Attempts to revive the species by breeding the surviving captive birds were not successful. The passenger pigeon was a colonial and gregarious bird practicing communal roosting and communal breeding and needed large numbers for optimum breeding conditions. It was impossible to reestablish the species with just a few captive birds, and the small captive flocks weakened and died. Since no accurate data were recorded, it is only possible to give estimates on the size and population of these nesting areas. Each site may have covered many thousands of acres and the birds were so congested in these areas that hundreds of nests could be counted in each tree. One large nesting in Wisconsin was reported as covering 850 square miles, and the number of birds nesting there was estimated to be around 136,000,000. Their technique of survival had been based on mass tactics.

Young passenger pigeon.

There was safety in large flocks which often numbered hundreds of thousands of birds. When a flock of this huge a size established itself in an area, the number of local animal predators (such as wolves, foxes, weasels, and hawks) was so small compared to the total number of birds that little damage would be inflicted on the flock as a whole. This colonial way of life and communal breeding became very dangerous when man became a predator on the flocks. When the passenger pigeons were massed together, especially at a huge nesting site, it was easy for man to slaughter them in such great numbers that there were not enough birds left to successfully reproduce the species.[9] As the flocks dwindled in size with resulting breakdown of social facilitation, it was doomed to disappear.[10]

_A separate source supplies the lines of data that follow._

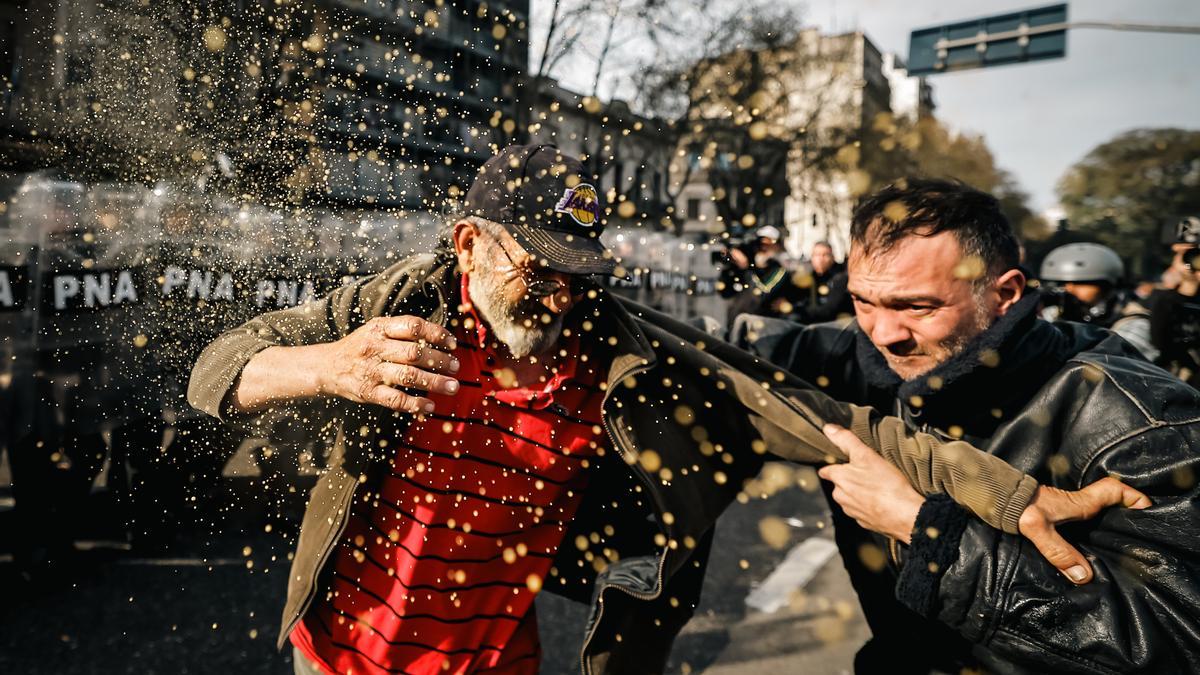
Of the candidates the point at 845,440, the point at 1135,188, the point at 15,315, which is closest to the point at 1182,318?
the point at 845,440

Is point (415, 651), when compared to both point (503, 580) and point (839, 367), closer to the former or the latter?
point (503, 580)

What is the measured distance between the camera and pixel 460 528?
1941 mm

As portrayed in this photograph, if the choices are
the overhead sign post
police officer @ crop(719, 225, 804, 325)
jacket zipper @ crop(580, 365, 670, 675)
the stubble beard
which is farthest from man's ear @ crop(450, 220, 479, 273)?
the overhead sign post

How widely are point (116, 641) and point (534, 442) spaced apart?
321 cm

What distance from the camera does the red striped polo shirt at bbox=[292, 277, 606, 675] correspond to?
75.7 inches

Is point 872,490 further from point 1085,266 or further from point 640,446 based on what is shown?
point 1085,266

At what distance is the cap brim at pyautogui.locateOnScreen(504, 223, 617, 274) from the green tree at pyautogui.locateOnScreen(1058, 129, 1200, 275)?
1988 inches

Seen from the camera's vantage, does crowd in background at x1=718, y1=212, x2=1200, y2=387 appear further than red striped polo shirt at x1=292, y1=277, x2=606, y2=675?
Yes

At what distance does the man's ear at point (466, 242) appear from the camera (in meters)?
2.05

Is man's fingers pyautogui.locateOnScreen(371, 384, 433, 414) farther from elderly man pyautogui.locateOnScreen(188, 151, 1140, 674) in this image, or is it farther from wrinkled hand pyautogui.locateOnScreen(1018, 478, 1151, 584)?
wrinkled hand pyautogui.locateOnScreen(1018, 478, 1151, 584)

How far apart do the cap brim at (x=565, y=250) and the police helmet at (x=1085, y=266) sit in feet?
20.0

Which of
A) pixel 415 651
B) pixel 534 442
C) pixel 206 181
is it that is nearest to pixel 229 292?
pixel 206 181

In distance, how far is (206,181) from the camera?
2738 mm

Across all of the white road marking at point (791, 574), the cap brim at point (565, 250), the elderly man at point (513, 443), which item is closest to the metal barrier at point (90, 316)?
the elderly man at point (513, 443)
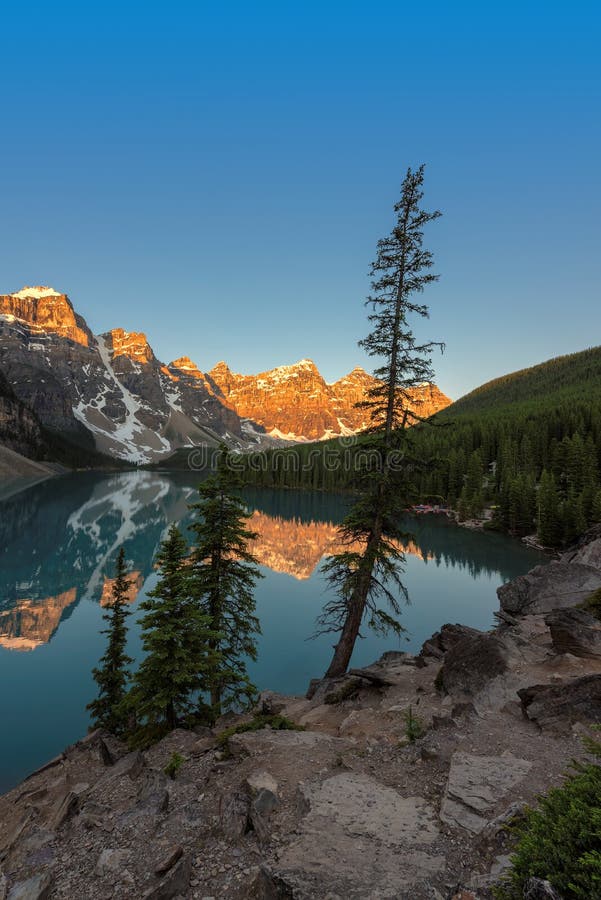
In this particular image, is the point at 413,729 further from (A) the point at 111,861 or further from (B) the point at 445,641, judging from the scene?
(B) the point at 445,641

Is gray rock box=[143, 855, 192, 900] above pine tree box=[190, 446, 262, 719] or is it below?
below

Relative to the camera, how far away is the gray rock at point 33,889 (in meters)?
6.72

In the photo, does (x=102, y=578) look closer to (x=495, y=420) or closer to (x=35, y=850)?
(x=35, y=850)

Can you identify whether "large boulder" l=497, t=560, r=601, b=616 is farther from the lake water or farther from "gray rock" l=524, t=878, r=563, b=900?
"gray rock" l=524, t=878, r=563, b=900

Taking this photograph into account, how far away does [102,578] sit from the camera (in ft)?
145

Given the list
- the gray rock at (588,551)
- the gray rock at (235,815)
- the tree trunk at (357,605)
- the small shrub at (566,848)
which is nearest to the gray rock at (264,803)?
the gray rock at (235,815)

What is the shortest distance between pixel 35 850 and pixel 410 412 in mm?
16172

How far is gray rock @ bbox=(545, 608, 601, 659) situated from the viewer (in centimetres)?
1383

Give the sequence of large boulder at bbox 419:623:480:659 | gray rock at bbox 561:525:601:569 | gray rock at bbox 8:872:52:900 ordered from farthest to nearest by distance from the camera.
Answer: gray rock at bbox 561:525:601:569 < large boulder at bbox 419:623:480:659 < gray rock at bbox 8:872:52:900

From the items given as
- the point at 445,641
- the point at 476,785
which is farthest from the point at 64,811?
the point at 445,641

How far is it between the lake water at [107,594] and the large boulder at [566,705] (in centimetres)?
943

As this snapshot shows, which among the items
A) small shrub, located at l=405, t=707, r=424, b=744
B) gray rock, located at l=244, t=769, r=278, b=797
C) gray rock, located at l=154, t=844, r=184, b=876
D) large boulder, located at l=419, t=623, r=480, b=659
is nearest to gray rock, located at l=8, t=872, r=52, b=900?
gray rock, located at l=154, t=844, r=184, b=876

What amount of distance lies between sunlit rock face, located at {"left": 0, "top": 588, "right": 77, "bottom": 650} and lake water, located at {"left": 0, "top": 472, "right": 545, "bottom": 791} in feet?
0.24

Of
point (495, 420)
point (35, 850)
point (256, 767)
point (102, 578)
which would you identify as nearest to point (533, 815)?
point (256, 767)
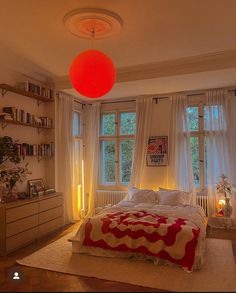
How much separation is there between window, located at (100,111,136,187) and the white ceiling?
982mm

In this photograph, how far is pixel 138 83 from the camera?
4.64 metres

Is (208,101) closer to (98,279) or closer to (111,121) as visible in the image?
(111,121)

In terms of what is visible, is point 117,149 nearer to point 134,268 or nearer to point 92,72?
point 134,268

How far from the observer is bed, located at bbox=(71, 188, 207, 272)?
3.02 metres

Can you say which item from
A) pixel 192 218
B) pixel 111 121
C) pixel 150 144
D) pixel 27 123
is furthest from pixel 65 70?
pixel 192 218

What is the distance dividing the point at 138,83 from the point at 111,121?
5.14 ft

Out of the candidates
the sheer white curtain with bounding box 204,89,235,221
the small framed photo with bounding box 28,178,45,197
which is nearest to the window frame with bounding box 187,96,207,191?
the sheer white curtain with bounding box 204,89,235,221

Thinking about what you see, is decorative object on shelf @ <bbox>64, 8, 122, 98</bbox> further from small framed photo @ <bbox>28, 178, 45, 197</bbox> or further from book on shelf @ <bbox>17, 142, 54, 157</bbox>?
small framed photo @ <bbox>28, 178, 45, 197</bbox>

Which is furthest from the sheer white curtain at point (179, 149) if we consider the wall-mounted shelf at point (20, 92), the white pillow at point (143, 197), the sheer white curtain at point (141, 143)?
the wall-mounted shelf at point (20, 92)

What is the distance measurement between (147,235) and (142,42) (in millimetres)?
2479

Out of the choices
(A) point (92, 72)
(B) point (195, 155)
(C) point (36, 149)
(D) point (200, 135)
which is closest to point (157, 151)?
(B) point (195, 155)

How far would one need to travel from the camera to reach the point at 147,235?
10.5 ft

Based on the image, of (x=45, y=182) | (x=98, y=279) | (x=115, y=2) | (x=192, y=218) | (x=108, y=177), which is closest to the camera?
(x=115, y=2)

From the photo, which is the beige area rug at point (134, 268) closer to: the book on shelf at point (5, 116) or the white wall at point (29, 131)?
the white wall at point (29, 131)
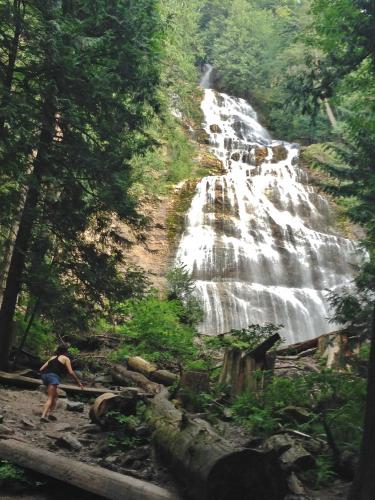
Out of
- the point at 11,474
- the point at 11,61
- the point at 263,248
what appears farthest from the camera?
the point at 263,248

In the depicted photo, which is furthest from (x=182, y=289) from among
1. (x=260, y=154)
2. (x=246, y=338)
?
(x=260, y=154)

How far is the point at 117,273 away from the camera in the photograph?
1141 centimetres

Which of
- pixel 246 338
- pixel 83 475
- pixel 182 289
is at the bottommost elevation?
pixel 83 475

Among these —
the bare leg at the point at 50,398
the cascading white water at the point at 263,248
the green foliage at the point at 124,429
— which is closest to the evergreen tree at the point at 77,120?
the bare leg at the point at 50,398

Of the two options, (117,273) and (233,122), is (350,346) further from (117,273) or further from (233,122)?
(233,122)

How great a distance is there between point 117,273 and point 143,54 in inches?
191

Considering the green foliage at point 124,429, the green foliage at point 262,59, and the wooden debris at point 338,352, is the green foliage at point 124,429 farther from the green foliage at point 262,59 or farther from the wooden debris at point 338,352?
the green foliage at point 262,59

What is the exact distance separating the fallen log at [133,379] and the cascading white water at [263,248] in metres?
10.1

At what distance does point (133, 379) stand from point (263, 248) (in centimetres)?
1724

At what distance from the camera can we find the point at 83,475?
16.1ft

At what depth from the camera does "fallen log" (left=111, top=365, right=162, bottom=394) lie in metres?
10.4

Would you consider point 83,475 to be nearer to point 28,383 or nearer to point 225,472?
point 225,472

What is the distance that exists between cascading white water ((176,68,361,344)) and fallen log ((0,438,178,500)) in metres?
16.0

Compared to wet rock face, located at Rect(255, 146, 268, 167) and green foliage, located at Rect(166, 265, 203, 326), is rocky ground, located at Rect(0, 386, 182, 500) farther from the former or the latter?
wet rock face, located at Rect(255, 146, 268, 167)
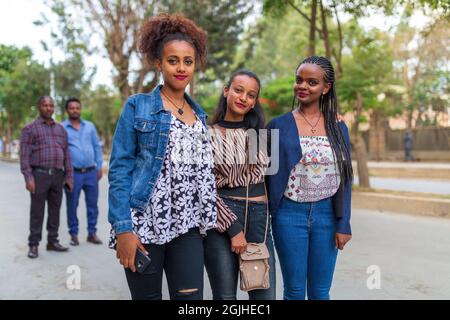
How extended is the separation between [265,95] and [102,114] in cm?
2135

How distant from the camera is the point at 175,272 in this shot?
2.26 m

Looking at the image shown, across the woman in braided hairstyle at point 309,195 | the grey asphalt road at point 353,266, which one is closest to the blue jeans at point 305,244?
the woman in braided hairstyle at point 309,195

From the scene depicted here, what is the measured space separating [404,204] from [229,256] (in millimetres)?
6781

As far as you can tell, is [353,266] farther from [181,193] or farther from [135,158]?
[135,158]

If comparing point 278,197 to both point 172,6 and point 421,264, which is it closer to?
point 421,264

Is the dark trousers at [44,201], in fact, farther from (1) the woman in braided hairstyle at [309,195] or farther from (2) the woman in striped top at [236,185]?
(1) the woman in braided hairstyle at [309,195]

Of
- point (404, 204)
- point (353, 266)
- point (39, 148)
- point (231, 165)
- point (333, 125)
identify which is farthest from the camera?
point (404, 204)

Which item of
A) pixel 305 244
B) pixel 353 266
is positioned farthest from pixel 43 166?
pixel 305 244

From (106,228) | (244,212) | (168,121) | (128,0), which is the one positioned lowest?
(106,228)

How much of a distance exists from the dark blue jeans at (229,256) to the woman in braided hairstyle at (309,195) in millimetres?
174

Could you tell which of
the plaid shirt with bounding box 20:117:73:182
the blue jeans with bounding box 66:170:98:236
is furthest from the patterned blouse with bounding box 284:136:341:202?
the blue jeans with bounding box 66:170:98:236

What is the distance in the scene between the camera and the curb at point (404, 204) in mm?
8035

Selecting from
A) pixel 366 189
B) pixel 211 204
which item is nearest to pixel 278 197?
pixel 211 204

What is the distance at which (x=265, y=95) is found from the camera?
2080 cm
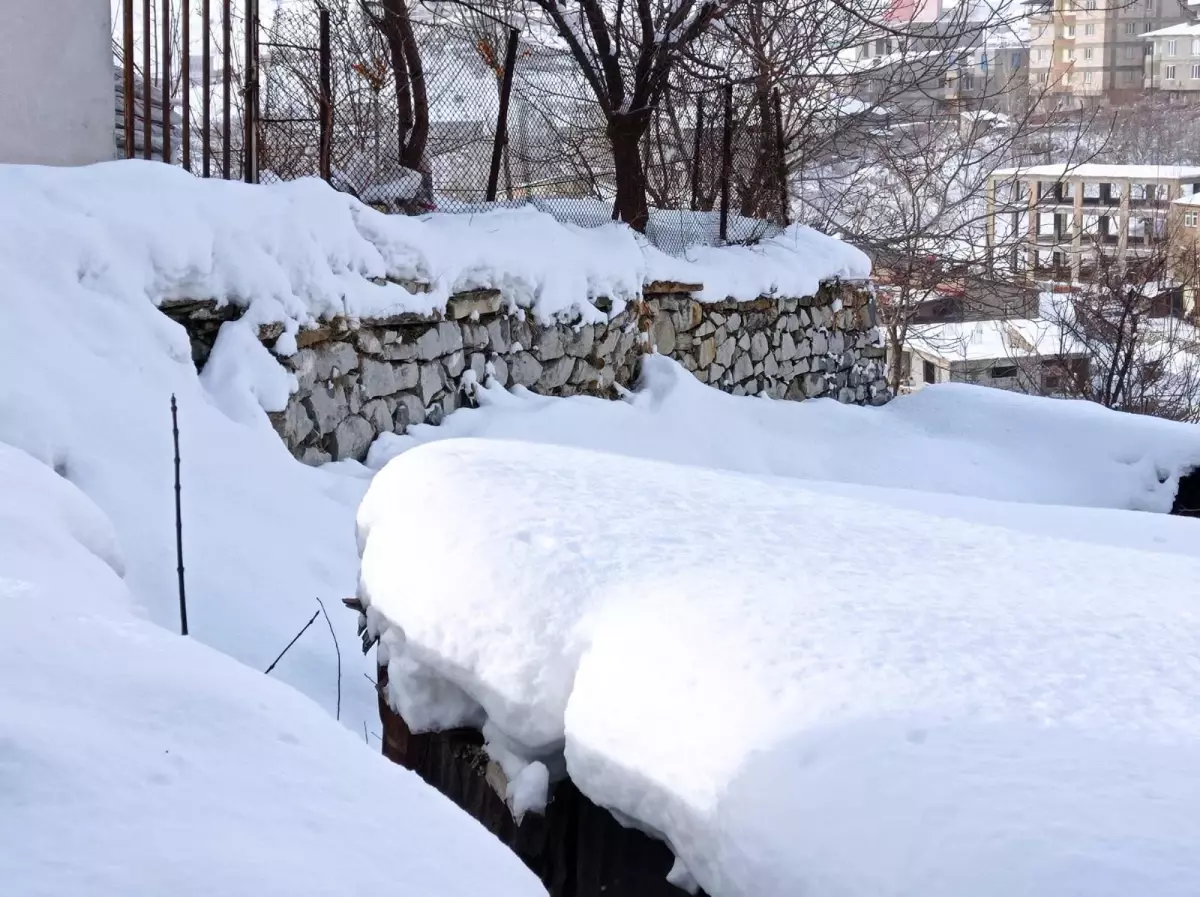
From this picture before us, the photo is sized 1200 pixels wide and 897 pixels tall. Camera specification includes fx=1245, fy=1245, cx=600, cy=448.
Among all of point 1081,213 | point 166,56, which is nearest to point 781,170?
point 166,56

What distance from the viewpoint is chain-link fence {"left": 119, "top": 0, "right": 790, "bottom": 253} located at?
7.28 meters

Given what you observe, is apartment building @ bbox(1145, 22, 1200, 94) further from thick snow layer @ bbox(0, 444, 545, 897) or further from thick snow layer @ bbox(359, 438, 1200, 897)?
thick snow layer @ bbox(0, 444, 545, 897)

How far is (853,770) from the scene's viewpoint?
A: 1.71 m

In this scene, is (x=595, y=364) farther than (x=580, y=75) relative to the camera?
No

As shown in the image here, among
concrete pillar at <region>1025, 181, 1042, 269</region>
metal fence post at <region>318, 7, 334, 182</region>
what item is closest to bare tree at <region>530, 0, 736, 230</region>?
metal fence post at <region>318, 7, 334, 182</region>

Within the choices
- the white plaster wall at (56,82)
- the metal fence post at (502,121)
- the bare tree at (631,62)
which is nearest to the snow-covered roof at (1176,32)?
the bare tree at (631,62)

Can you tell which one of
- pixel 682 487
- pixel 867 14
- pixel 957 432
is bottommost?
pixel 957 432

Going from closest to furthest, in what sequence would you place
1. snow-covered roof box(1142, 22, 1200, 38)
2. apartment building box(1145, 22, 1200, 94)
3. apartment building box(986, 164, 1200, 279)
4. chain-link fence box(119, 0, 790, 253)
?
1. chain-link fence box(119, 0, 790, 253)
2. apartment building box(986, 164, 1200, 279)
3. snow-covered roof box(1142, 22, 1200, 38)
4. apartment building box(1145, 22, 1200, 94)

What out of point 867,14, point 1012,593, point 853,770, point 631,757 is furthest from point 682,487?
point 867,14

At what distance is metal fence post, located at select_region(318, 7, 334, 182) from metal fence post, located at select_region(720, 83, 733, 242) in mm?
3923

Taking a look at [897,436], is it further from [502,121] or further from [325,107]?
[325,107]

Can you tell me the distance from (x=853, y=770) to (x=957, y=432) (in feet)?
32.0

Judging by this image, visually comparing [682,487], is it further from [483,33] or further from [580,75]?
[483,33]

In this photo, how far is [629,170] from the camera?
9477 millimetres
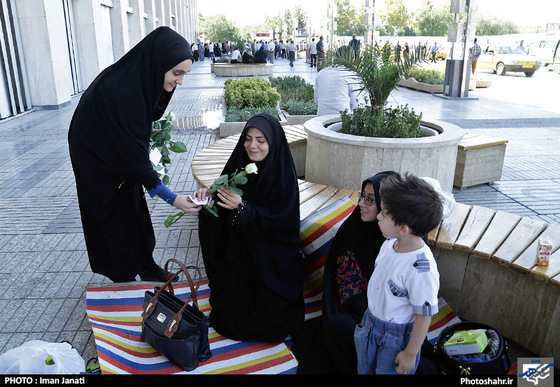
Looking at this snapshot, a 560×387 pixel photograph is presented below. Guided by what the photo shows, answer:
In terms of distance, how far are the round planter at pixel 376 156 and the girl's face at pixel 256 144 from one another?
1632 mm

The extinction of the passenger pigeon aroused public interest in the conservation movement and resulted in new laws and practices which have prevented many other species from going extinct.

Methods of killing

Front view of a live passenger pigeon

Alcohol-soaked grain intoxicated the birds and made them easier to kill. Smoky fires were set to nesting trees to drive them from their nests.[11]

One method of killing was to blind a single bird by sewing its eyes shut using a needle and thread. This bird's feet would be attached to a circular stool at the end of a stick that could be raised five or six feet in the air, then dropped back to the ground. As the bird attempted to land, it would flutter its wings, thus attracting the attention of other birds flying overhead. When the flock landed near this decoy bird, nets would trap the birds and the hunters would crush their heads between their thumb and forefinger. This has been claimed as the origin of the term stool pigeon,[12] though this etymology is disputed.[13]

One of the last large nestings of passenger pigeons was at Petoskey, Michigan, in 1878. Here 50,000 birds were killed each day and the hunt continued for nearly five months. When the adult birds that survived the slaughter attempted second nestings at new sites, they were located by the professional hunters and killed before they had a chance to raise any young. In 1896, the final flock of 250,000 were killed by American sportsmen knowing that it was the last flock of that size.

Stuffed passenger pigeon, Bird Gallery, Royal Ontario Museum, Toronto.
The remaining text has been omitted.